OLIVIER DARD : Le 6 février a peu à voir avec la marche sur Rome de 1922 qui s’accompagna de la prise du pouvoir par Mussolini et la mise en place du fascisme en Italie. On se contentera de rappeler que le récit de la marche sur Rome a été très reconstruit et valorisé par le régime fasciste, à commencer par Mussolini lui-même dix ans plus tard dans une exposition rétrospective tout à sa gloire. Un travail historique essentiel récent, dû à Didier Musiedlak, a montré toute l’importance de la part du mythe dans la mémoire officielle de la marche sur Rome qui a beaucoup moins compté dans la prise du pouvoir par Mussolini que les tractations menées au sommet de l’État. Ajoutons que dans son agencement la marche sur Rome était très éloignée de la logique du 6 février puisqu’il s’agissait pour les fascistes de converger vers la capitale italienne depuis différents points de l’Italie. Lors du 6 février, si des manifestations ont eu lieu dans différentes villes de province, il n’a jamais été question pour leurs promoteurs de « monter » à Paris. Le seul à avoir songé à un scénario inspiré de la marche sur Rome mais sans le mener à son terme, fut Georges Valois, dissident de l’Action française et fasciste autoproclamé qui, dans le cadre des États généraux mis sur pied par son Faisceau, en posa les jalons en 1925-1926 par des mobilisations à Verdun puis à Reims qui devaient se terminer en apothéose à Paris.
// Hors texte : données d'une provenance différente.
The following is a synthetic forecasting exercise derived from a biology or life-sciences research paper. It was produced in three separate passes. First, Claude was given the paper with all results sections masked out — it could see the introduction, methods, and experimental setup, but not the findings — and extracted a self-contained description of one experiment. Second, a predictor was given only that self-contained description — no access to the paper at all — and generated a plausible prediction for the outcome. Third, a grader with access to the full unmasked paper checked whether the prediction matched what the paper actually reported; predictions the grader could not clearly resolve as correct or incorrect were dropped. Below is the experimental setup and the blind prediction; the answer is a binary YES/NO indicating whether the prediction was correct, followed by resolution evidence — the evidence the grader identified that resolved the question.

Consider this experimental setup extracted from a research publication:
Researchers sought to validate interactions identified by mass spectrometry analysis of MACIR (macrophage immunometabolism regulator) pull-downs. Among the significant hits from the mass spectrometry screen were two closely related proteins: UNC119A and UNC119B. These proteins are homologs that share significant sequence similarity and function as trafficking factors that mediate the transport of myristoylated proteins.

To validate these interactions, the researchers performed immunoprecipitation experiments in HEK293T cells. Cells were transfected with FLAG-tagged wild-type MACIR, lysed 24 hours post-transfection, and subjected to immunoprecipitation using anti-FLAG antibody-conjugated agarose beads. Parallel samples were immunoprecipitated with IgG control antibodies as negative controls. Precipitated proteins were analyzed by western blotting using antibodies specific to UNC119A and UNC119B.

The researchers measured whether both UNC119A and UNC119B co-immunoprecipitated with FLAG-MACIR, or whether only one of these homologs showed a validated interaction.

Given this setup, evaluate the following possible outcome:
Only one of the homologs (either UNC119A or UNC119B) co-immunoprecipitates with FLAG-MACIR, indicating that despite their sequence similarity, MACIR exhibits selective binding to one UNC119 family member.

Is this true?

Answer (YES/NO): NO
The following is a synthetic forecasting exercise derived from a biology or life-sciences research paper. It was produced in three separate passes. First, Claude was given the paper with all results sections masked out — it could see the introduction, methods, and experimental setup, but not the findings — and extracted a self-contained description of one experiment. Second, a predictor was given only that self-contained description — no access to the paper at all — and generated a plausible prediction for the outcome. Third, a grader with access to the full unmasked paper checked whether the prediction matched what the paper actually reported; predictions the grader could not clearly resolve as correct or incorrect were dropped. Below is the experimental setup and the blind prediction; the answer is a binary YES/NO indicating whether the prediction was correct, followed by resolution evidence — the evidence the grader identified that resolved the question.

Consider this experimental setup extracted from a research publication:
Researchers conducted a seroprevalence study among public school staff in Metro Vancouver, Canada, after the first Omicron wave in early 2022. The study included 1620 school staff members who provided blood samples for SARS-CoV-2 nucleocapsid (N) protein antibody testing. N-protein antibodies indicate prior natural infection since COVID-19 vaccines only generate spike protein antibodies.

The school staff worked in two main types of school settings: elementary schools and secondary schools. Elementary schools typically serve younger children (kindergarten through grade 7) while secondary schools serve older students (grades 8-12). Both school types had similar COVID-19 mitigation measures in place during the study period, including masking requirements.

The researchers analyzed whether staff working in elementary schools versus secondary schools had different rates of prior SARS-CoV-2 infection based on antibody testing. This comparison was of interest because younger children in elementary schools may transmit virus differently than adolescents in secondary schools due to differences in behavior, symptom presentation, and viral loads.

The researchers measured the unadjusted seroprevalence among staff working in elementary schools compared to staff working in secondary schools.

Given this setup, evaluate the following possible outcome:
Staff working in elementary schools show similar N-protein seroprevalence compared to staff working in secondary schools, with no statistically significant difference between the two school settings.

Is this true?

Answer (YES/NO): YES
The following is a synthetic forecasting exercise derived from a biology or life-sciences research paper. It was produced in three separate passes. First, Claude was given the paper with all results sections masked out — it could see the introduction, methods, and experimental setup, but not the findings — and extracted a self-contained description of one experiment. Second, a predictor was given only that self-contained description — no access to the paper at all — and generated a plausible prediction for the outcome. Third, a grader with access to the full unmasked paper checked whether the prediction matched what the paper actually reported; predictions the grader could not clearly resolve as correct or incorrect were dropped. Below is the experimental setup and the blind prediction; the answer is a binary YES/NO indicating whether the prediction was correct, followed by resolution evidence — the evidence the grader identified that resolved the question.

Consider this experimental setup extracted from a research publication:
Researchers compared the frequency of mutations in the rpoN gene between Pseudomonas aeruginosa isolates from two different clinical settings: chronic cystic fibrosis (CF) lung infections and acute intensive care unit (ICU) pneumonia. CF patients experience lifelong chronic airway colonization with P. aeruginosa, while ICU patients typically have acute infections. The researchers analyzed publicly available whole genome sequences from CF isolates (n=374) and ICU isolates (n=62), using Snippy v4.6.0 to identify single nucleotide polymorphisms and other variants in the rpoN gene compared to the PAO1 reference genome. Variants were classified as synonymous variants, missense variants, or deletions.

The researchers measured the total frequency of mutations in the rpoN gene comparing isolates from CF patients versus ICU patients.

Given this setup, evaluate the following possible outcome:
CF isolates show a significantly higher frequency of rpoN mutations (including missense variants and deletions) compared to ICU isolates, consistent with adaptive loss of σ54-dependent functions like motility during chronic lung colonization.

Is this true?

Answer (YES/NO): YES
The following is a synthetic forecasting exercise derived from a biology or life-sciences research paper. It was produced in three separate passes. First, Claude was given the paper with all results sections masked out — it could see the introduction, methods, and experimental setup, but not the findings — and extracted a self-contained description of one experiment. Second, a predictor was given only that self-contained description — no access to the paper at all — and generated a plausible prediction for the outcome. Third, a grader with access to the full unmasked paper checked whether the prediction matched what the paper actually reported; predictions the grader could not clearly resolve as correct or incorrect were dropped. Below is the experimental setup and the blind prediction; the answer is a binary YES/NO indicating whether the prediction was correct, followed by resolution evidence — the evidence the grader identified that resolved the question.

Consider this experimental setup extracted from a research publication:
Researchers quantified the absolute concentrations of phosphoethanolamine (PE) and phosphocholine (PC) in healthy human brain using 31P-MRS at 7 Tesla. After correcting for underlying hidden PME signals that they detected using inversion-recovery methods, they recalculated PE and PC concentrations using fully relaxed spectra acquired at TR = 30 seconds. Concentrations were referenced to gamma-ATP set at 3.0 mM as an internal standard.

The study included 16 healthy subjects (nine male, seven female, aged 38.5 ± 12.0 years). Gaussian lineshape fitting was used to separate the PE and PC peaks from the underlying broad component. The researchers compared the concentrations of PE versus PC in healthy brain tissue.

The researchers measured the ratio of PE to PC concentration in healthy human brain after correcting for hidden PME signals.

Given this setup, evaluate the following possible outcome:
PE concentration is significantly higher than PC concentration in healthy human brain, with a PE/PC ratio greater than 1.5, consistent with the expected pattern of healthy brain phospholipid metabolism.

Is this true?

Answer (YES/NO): YES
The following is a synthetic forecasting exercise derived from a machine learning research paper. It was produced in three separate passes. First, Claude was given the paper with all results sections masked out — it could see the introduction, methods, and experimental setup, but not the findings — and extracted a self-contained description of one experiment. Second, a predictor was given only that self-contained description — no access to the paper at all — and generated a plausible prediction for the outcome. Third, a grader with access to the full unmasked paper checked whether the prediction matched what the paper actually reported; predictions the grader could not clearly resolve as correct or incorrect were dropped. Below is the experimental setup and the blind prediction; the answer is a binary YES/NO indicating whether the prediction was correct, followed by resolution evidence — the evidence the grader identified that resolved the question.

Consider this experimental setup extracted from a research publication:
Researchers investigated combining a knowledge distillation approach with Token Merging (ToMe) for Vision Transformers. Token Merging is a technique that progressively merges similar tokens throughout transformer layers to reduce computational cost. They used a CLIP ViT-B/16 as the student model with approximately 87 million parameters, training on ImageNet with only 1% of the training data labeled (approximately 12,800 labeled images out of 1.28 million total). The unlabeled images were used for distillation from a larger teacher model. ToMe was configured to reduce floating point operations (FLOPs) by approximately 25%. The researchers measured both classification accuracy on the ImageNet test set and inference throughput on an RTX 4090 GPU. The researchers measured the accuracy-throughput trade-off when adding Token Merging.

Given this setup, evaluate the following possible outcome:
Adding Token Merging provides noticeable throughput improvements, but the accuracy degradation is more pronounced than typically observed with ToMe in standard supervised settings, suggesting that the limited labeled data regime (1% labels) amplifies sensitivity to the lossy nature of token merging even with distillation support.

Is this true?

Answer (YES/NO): NO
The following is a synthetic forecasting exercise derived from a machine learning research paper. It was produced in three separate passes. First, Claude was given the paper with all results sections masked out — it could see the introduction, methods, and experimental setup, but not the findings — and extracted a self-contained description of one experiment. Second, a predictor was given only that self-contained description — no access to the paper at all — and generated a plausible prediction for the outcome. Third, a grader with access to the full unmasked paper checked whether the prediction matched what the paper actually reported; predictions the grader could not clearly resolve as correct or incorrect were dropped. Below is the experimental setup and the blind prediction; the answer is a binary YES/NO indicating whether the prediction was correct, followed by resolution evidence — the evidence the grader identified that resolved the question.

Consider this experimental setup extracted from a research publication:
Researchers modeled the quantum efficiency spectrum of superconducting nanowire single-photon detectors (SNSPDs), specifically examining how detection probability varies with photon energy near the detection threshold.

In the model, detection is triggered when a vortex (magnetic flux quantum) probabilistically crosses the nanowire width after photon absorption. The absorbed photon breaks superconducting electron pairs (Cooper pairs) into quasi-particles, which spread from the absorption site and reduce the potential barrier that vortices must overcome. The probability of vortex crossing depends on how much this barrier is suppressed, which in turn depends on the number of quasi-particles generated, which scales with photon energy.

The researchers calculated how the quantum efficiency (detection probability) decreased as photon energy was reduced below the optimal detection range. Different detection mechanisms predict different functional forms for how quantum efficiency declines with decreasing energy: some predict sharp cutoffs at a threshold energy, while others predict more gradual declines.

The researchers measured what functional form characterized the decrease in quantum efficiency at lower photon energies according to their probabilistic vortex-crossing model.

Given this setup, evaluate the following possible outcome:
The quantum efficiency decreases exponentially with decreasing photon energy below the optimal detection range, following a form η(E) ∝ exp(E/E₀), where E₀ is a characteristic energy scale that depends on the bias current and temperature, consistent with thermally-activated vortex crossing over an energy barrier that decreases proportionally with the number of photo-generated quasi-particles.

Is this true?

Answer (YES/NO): YES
Venons en maintenant à la présentation du 6 février 1934 comme une tentative de coup d’État. Cette interprétation a été réfutée par Serge Berstein en 1975 dans son livre de la collection « Archives » consacré au sujet. Avec Jean Philippet, nous avons repris ce dossier, en nous appuyant notamment sur les archives de la commission d’enquête parlementaire. La conclusion est nette : il n’y a pas eu de tentative de coup d’État le 6 février 1934 ni d’ailleurs de tentative de renversement de la République. L’examen de la chronologie comme de la matérialité des faits montre que les organisations ayant appelé à manifester le 6, le jour de l’investiture d’Édouard Daladier à la présidence du Conseil, comprennent aussi bien des ligues nationalistes que des associations d’anciens combattants. Elles se sont mobilisées en ordre dispersé et à des lieux différents, la Concorde n’étant qu’un point de rassemblement parmi d’autres même s’il fut l’épicentre de la soirée. Le 6 février ne saurait non plus, malgré son importance, être envisagée comme un épisode isolé. Au contraire, il doit être remis en perspective dans le cadre d’une séquence, ce qui a justifié le titre de notre ouvrage : Février 34 et non Le 6 février 34. On ne saurait en effet analyser le 6 février sans prendre en considération les mois d’agitation qui le précèdent à l’heure où la France s’enfonce dans une crise polymorphe et où le poids de l’affaire Stavisky qui se déclenche à la fin de 1933 et occupe largement l’agenda politique et médiatique de janvier 1934. Par ailleurs, le 6 février entraîne des répliques, et ce dès le 7 mais aussi et surtout le 9 (manifestation des communistes à Paris) et le 12 (grève générale et manifestations des forces politiques et syndicales de gauche à Paris, en banlieue parisienne et en province). Cette semaine est marquée par sa violence puisqu’aux 19 morts de la soirée du 6 s’ajoutent ceux des répliques portant le total à 31.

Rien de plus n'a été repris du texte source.